The Prado confirms that the coordination and overall management of the project will be borne by the Botín Foundation, which stands at 1,700,000 Euros its budget, while the Museum will be the thinking mind of the project taking the scientific direction, that will lead José Manuel Matilla, head of the department of Prints and Drawings, and Manuela Mena, head of the area of Conservation of Paintings from the 18th century and Goya.” (sic)

 

Rightly begins with the drawings, which are the essence of creative work, and we can say that the jinx is finished. They have passed somewhat more than ten years since the Madrid meeting and twenty from the Versailles one and all lets believe that the bad sense breaks that has been extended throughout the 20th century. Be pleased at the end, all those we love Goya, and fingers crossed that nothing and no one troubled the work that were announced, and may arrive at the end the blessed day of 2016 that begin to show it to the world. Pierre Gassier from the great beyond and many more from the great now, we look forward in our inner selves and give hails to art and Francisco de Goya. As well as to all those who have made it possible. And we shall give thanks like grateful citizens by being culturally redeemed, because peoples who are unaware of their past hardly understand the present and, consequently, have serious difficulties to prepare for their future. From there come the balsamic effect of culture, above all in countries which, like Spain, perhaps by an excess of heritage are so ignorant of its own.

But there is still something else. I am referring to the study of cartons for tapestries of Goya currently exhibited in an exhibition of the Prado Museum, and in whose study their commissaires (Manuela Mena and Gudrun Maurer) regard them as “one of the most important and crucial for the understanding of his ideas and the evolution of his art”. (sic). The novel reading proposed meets Goya cartons by issues confronting them among themselves, but also with works of contemporaries and predecessors such as Tiziano, Rubens or Velazquez.

Thus, out of the museums of Amsterdam, Chicago, New York or Boston; out of Madrid with its Museum of Academy and National Chalcography; out, about everything and above all of the Prado Museum, but the more than commendable collaboration agreement between CaixaBank and the Prado Museum, which is owned by all Spaniards, practically there is nothing noteworthy. Although despite some misdirected institutions which, at this point in the calendar, are still to reach a certain prestige in the study and treatment of the figure and the work of Goya.
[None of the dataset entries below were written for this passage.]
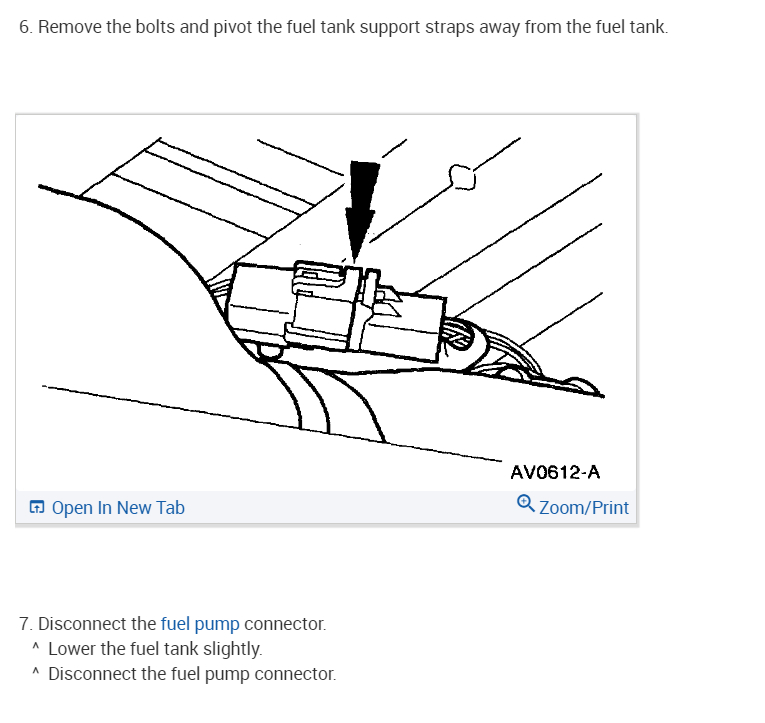 6. Remove the bolts and pivot the fuel tank support straps away from the fuel tank.

AV0612-A

Open In New Tab

Zoom/Print

7. Disconnect the fuel pump connector.

^ Lower the fuel tank slightly.

^ Disconnect the fuel pump connector.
Putting on another way, we can conclude that 2015 indicates that something truly serious moves in regard with Goya in the Prado Museum, which means to say in the entire world of Goya. That Goya begins to appear between scenes to illuminate the reason of art and that we should congratulate ourselves on this. So that at his image and likeness the ideal, perfect would be that in other places go ahead at once to be serious in life, and not keep putting off Goya forcing him once again to give way, at this point, for the benefit of cheap populisms, short-wing of farming mentality initiatives, and ultimately to marginal and trite provincial improvisations of the wannabes.

Better not to mention anyone by name, but will also be better not forget, never, that Goya is not heritage of collectors or so-called scholars specialists in the most unfortunate and mediocre adamism, but for the whole world, of entire humanity. Responsible gentlemen, remember to Machiavelli: “All see what you look like; few feel what you are” and let yourself be advised once and for whom it is proven that know and not by those who say they know. Although it was only by pollution of the spirit of time, by indirect influence (percolation), learn for once to copy what worthy of being copied and not to be marginalized. It is not difficult.